Instructions for the task
Repeat the entries from the line with "Looking at their" up to and including the line with "16.6 inches", copying them character for character.

== Excerpted records ==

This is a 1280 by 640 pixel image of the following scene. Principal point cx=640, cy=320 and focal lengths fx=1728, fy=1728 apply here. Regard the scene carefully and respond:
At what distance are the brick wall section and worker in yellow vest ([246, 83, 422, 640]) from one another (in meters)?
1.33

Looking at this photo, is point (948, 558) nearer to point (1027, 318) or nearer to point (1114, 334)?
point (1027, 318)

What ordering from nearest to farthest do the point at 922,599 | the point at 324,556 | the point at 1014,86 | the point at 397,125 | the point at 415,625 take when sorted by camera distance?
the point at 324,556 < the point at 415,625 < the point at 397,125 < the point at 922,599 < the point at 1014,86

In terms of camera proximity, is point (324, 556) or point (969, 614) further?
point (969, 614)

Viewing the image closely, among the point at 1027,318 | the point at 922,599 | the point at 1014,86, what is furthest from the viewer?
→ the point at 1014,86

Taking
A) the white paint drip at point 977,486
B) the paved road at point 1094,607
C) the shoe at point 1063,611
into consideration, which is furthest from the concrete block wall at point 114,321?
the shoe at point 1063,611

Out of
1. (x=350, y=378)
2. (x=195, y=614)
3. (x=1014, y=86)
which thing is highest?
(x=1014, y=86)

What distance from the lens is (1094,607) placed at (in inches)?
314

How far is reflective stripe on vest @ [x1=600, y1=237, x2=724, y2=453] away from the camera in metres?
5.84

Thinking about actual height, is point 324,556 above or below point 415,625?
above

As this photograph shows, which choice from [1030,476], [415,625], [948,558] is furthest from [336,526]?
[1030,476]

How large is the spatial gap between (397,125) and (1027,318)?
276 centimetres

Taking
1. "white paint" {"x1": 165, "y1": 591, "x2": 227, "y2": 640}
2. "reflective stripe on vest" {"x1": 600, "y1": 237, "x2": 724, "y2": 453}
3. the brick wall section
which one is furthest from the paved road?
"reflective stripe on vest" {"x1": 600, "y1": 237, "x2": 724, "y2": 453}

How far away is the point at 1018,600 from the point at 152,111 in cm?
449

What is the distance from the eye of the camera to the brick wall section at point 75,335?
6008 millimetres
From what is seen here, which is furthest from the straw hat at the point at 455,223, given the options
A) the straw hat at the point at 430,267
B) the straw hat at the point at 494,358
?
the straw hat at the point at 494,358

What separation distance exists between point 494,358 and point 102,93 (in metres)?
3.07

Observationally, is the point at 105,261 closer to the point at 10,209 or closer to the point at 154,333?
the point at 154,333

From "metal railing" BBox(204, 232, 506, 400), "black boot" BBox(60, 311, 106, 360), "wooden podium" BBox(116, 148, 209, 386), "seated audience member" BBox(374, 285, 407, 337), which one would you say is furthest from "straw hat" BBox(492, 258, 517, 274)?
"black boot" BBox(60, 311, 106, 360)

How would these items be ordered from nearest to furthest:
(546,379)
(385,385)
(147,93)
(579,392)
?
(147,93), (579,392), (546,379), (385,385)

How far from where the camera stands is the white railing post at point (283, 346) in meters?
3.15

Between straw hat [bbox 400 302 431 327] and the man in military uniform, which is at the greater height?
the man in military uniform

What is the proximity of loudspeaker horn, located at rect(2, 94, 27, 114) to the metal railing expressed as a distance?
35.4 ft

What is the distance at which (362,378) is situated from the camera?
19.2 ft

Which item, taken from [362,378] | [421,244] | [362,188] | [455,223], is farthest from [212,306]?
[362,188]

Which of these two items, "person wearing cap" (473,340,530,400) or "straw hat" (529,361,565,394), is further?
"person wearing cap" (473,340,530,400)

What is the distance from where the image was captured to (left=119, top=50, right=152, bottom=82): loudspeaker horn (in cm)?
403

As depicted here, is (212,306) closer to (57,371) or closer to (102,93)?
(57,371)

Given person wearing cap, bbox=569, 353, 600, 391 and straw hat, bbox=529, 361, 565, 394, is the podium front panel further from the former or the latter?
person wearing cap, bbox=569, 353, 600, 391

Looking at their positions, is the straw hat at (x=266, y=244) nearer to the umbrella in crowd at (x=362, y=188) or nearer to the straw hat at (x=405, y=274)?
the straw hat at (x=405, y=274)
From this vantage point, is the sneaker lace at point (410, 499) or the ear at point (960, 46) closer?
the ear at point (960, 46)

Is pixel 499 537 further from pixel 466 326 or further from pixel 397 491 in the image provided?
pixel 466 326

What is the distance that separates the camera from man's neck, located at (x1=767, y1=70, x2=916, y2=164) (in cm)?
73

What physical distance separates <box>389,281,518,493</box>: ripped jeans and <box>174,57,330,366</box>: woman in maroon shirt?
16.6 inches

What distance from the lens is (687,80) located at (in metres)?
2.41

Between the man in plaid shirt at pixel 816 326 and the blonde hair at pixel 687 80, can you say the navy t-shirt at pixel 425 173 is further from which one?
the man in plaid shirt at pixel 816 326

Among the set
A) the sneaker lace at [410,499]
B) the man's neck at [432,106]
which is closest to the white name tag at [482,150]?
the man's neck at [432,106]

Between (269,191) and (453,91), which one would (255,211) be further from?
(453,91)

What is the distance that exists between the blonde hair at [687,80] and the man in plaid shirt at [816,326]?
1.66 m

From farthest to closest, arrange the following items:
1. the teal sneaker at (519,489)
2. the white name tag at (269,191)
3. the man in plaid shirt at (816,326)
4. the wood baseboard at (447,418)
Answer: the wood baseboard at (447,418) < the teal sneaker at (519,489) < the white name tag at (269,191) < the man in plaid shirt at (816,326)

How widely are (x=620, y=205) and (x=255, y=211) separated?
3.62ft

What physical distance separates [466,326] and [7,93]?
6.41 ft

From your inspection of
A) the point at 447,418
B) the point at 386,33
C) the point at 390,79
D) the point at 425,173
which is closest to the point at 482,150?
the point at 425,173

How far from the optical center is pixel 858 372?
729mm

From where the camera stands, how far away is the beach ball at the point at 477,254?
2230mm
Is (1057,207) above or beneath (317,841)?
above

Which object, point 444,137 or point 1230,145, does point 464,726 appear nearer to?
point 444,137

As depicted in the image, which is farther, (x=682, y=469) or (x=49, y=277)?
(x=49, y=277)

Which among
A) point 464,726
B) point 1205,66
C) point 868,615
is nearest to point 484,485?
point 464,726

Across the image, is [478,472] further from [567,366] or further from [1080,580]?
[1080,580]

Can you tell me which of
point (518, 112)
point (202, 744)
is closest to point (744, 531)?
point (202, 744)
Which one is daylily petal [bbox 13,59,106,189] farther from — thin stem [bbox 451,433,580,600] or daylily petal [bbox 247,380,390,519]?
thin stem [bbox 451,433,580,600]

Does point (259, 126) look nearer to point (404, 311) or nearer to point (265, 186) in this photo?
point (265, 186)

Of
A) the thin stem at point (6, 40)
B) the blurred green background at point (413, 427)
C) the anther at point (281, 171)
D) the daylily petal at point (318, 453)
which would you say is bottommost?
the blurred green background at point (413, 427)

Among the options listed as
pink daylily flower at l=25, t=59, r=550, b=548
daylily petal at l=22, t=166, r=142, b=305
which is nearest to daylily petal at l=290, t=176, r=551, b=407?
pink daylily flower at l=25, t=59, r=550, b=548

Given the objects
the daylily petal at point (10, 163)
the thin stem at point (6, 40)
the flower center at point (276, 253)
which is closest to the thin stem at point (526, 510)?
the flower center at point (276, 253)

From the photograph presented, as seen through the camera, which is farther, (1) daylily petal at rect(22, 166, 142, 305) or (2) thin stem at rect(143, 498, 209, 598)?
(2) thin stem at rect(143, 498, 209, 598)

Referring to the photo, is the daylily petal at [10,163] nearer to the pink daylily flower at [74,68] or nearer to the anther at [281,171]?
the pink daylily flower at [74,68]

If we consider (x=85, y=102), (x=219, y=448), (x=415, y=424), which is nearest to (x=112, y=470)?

===

Response
Looking at their positions, is the straw hat at (x=266, y=244) nearer to the umbrella in crowd at (x=362, y=188) or nearer to the straw hat at (x=405, y=274)?
the straw hat at (x=405, y=274)
From this vantage point, is the sneaker lace at point (410, 499) or the ear at point (960, 46) closer?
the ear at point (960, 46)

Is pixel 499 537 further from pixel 466 326 or further from pixel 397 491 in the image provided?
pixel 466 326

What is the distance that separates the camera from man's neck, located at (x1=767, y1=70, x2=916, y2=164) (in cm)?
73

What physical distance separates <box>389,281,518,493</box>: ripped jeans and <box>174,57,330,366</box>: woman in maroon shirt?
16.6 inches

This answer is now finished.